Невский путепровод, Cavalcavia ferroviario a San Pietroburgo, Russia
Il Viadotto di Nevsky è un passaggio ferroviario a San Pietroburgo che si estende per 1200 metri, collegando le stazioni ferroviarie di Sortirovochnaya e Moskovskaya. La struttura ha cinque corsie di traffico, tre verso il Viale Slavy e due verso la strada Ivanovskaya, oltre a percorsi pedonali su entrambi i lati.
Il viadotto si è aperto il 2 ottobre 1974 come parte del progetto Central Arc Highway che ebbe origine negli anni 1930 per collegare i distretti sud, est e nord. Questa connessione è diventata un elemento chiave dello sviluppo infrastrutturale della città nei decenni seguenti la Seconda Guerra Mondiale.

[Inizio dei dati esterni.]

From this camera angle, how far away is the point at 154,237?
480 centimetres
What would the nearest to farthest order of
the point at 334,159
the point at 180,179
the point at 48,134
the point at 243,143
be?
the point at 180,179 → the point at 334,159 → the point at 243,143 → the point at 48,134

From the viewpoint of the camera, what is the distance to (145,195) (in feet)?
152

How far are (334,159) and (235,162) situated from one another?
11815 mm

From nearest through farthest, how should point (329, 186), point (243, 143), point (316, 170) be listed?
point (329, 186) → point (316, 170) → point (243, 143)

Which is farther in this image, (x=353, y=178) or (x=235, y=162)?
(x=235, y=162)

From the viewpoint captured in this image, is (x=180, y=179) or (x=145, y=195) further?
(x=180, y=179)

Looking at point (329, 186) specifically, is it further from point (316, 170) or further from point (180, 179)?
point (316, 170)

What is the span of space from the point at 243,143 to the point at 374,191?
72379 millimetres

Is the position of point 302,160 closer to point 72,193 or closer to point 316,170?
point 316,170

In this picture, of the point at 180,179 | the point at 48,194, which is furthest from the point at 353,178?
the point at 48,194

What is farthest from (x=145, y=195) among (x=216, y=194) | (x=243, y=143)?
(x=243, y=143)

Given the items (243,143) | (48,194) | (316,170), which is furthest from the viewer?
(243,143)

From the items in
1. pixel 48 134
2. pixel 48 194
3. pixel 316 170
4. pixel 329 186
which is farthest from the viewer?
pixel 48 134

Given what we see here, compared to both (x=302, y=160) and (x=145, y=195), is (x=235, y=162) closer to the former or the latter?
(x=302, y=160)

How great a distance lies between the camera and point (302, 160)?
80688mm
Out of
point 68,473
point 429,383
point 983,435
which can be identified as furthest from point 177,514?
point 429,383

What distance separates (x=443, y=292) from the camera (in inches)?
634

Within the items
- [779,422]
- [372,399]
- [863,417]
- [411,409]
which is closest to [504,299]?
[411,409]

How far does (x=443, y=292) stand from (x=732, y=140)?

Grandi piloni agli ingressi mostrano sculture in rilievo che commemorano due momenti cruciali della storia della città: la difesa del 1901 e la fine del blocco nel 1943. Queste opere d'arte definiscono l'aspetto della struttura e raccontano storie significative per i residenti locali.
La struttura è facile da individuare quando ci si avvicina all'area da qualsiasi direzione. Le corsie di traffico e i percorsi pedonali sono chiaramente segnalati e accessibili, rendendo semplice il passaggio.
Al momento del completamento, questa struttura in cemento era uno dei passaggi sopraelevati più lunghi del suo tipo nell'Unione Sovietica e prende il nome dal famoso viale della città. La struttura ha significato per molti abitanti locali come punto di riferimento dell'ingegneria dell'era sovietica.